▶ [TEXTO DE LECTURA]
_ _ _ _

Por DOLORES AYERRA - El Banco Central (BCRA) volvió a intervenir fuerte en la plaza cambiaria. En esta oportunidad compró cerca de u$s 130 millones en el segmento mayorista donde operan grandes players como bancos y empresas. De esta manera, el dólar comenzó la semana cotizando con suave aumento en este circuito y se ubicó sobre el cierre a $ 4,345 para la compra y $ 4,346 para la venta, una milésima de peso arriba del final anterior. En las pantallas de bancos y casas de cambio del microcentro porteño, el billete al público finalizó en $ 4,32 para la compra y $ 4,36 para la venta, los mismos valores del cierre del viernes.
En las mesas financieras señalaron que se evidenció un mayor ingreso de divisas provenientes del sector agroexportador. La mayor oferta privada, sobre la mitad de la rueda, permitió al organismo que conduce Mercedes Marcó del Pont ubicarse del lado del BID (demanda). El incremento de los ingresos desde el exterior, materializado al promediar la sesión, desactivó la incipiente presión que soportaba el tipo de cambio y revirtió la tendencia del dólar que pasó a operar con tono decididamente vendedor. La mejora en la disponibilidad de recursos genuinos le permitió al Central colocarse nuevamente del lado de los compradores y con sus acostumbradas incursiones en el sector donde operan bancos y empresas pudo sostener la cotización, con mínima recuperación frente a los valores registrados el viernes pasado, relató Gustavo Quintana, operador de Lopez León. La divisa que operan entidades cambiarias y bancarias finalizó una nueva jornada con mínima volatilidad por compras y ventas de la autoridad monetaria. Un leve incremento del sector demandante y nuevas compra del BCRA alcanzaron, por sí solas, para hacerle frente a la poco más voluminosa oferta de dólares de exportadores y privados, coincidieron en la mesa de Puente. El total de operaciones en el Mercado Electrónico de Cambios (MEC) ascendió en la jornada a u$s 140,445 millones, mientras que en el SIOPEL se transaron u$s 221,521 millones.

_ _ _ _

▶ [DATOS REGISTRADOS]

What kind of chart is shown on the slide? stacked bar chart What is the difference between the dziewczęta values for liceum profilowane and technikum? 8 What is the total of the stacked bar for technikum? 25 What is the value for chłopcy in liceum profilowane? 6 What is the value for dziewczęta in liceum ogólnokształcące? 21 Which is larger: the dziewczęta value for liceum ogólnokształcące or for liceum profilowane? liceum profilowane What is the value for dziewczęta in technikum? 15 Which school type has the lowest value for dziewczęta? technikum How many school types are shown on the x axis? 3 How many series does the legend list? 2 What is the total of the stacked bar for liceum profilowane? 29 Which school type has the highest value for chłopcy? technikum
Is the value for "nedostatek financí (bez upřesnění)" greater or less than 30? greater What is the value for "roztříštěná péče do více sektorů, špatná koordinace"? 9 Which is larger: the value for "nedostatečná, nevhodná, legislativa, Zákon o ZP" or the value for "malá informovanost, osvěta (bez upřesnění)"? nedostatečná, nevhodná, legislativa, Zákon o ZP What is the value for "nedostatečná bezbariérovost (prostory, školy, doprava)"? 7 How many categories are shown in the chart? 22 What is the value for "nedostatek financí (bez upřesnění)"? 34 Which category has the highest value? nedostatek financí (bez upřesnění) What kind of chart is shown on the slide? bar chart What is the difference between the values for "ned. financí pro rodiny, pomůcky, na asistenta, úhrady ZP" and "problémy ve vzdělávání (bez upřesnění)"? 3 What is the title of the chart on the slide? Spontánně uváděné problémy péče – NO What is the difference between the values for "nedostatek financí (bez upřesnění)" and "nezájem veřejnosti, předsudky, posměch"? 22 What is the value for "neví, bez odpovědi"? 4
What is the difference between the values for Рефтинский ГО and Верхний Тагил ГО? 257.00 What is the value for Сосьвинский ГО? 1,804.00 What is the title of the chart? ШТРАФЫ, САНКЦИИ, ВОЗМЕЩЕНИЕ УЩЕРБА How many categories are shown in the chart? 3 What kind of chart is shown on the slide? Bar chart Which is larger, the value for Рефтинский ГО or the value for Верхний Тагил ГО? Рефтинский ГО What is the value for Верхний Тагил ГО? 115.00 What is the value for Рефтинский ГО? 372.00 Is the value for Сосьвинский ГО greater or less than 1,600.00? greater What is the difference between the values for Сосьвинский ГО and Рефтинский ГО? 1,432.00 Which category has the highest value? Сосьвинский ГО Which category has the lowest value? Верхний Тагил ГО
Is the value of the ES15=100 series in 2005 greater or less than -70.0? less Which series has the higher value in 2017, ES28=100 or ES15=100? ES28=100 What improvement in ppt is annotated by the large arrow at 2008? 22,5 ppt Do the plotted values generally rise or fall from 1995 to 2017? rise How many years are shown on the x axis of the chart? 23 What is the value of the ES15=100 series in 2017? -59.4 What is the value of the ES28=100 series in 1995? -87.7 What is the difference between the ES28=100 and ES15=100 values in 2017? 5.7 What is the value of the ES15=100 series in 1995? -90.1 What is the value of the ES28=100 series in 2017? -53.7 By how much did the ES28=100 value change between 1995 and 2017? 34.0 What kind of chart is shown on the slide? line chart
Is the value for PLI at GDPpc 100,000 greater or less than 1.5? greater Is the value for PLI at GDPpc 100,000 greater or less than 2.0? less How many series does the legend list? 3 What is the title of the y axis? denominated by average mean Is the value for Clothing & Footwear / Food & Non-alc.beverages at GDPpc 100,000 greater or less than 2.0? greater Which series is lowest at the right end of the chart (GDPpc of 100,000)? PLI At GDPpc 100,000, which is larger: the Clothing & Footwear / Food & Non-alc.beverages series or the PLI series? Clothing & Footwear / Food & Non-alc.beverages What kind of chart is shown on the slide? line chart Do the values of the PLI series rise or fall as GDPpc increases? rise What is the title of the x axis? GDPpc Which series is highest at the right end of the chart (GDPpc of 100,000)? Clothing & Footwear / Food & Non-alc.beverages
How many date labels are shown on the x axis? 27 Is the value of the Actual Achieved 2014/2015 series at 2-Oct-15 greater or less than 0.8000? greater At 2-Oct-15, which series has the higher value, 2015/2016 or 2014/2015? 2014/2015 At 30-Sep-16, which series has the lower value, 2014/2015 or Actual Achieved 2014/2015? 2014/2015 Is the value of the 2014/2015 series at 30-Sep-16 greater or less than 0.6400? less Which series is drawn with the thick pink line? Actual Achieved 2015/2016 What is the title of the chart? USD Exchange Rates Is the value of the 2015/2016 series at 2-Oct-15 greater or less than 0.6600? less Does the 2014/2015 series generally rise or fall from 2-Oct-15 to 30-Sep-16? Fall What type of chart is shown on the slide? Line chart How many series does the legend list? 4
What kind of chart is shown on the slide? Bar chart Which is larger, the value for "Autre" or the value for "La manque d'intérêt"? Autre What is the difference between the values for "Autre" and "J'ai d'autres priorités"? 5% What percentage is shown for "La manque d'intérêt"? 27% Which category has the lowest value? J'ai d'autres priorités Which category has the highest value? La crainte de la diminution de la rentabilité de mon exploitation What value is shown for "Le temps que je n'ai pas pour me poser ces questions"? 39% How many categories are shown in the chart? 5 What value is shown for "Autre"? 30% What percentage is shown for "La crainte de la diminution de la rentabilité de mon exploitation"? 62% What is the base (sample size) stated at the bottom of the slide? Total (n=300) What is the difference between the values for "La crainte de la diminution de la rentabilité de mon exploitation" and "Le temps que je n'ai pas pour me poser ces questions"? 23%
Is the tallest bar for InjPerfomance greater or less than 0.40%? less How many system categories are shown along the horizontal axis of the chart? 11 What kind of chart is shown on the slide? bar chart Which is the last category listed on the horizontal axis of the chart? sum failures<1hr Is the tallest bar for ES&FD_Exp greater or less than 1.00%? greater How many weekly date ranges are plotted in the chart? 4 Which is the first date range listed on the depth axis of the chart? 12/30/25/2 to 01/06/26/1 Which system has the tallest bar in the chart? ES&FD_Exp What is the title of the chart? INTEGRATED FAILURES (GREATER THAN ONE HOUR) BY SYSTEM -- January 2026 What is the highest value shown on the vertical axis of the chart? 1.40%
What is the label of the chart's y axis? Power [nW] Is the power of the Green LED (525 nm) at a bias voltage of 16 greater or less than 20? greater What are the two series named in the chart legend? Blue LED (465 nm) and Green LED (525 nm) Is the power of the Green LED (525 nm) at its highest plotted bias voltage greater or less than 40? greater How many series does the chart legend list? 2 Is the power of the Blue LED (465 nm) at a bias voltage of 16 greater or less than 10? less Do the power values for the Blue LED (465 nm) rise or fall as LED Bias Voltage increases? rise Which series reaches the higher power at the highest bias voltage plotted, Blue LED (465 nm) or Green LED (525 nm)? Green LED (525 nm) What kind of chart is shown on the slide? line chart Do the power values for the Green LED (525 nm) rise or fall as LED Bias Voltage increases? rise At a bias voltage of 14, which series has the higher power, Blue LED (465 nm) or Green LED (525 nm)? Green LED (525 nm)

_ _ _ _

Prosigue la nota sobre las compras del BCRA y la cotización del dólar a partir de su última oración, con el mismo registro técnico.

Ya la semana pasada en el mercado preveían un aumento en la venta de divisas del campo. Con una soja que se ubicó en u$s 460 la tonelada el mejor valor en tres meses, sin una estacionalidad tan marcada para la liquidación (los meses más fuertes se dan entre abril y junio) y un nivel de pérdidas por la sequía que finalmente se ubicó muy por debajo de lo esperado, el agro reanudó sus ventas. En una plaza en la que la demanda se encuentra digitada por el Gobierno, a partir de las restricciones cambiarias impuestas en noviembre pasado, un incremento genuino en la oferta resulta clave para que el Central pueda ampliar sus arcas en niveles significativos como el de ayer. La entidad monetaria lleva comprados más de u$s 600 millones en febrero y se espera que pueda sobrepasar los u$s 1.100 millones que adquirió en enero, si la oferta acompaña este ritmo de compras.
Entretanto, en el mercado paralelo, el billete blue como se denomina en la jerga al que se negocia en las cuevas terminó estable en $ 4,75, mientras que el precio del contado con liquidación mecanismo para fugar capitales sin pasar por el mercado oficial trepó hasta $ 4,80, que responde, según apuntaron en las mesas a la suba que registraron algunos títulos públicos en dólares como los Boden (2013, 2012, 2015) o el Bonar X.